J was illegal, apparently, so I tried A. The computer then did the precise opposite from when it was playing Chess, and made about half a dozen moves, moving the board around completely. So now I’ve got this…


…and I have no idea what I’m supposed to be doing. None of this makes sense. I’m guessing those are seeds, but what is it that makes them African? Why is it making all these noises? Why does the computer get to make five moves for every one I make? Why does this feel like a CGC entry? Why am I still trying to play it?

African Trail SimulatorPositive, 1990

Good lord, is that a menu screen?!

What… what’s this? Proper music? A proper menu screen? (Okay, the text is blimmin’ hard to read, but still.) Could this be… a proper game?

Game of the week, easy.

Great pip! It’s a real, live, playable machine code game! It’s a side-scrolling game, where-in you ride a motorbike as fast as you can from one end of the track to the other, going over hills and things. I’m truly awful at it, but I don’t care. It’s a proper game at last! After working my way through all that dross, I’ve finally been rewarded… This game earns a grateful ten out of ten.

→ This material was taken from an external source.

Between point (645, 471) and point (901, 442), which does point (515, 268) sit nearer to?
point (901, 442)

So, at the end of that little lot, I’m owed twenty points and at least three bottles of something good. That was worth putting off… er, waiting for, wasn’t it, eh, Spec-chums? Next time, it’s Aftermath to Agent X!


  1. Hurrah, lawks and a toffee cream slice slapped on the thighs of a tights-clad archer!

    Getting into the real games now old chum. Can’t wait until you get to L.

    Jinkies! Yoiks!

  2. African Seeds is quite obviously Mancala or a derivative. The reason the computer appears to have twenty-six goes to your one, is because it knows how to play it. After you drop the seeds into the cups, if the last one lands in a cup which has seeds in it already, you pick them all up and keep going.

    Basically, what I’m saying is, you should probably have pressed “Y” when it asked “Do you want to read the instructions?”

    (Proper hyperlink bunged in there, for extra time-saving clicky goodness! Ed.)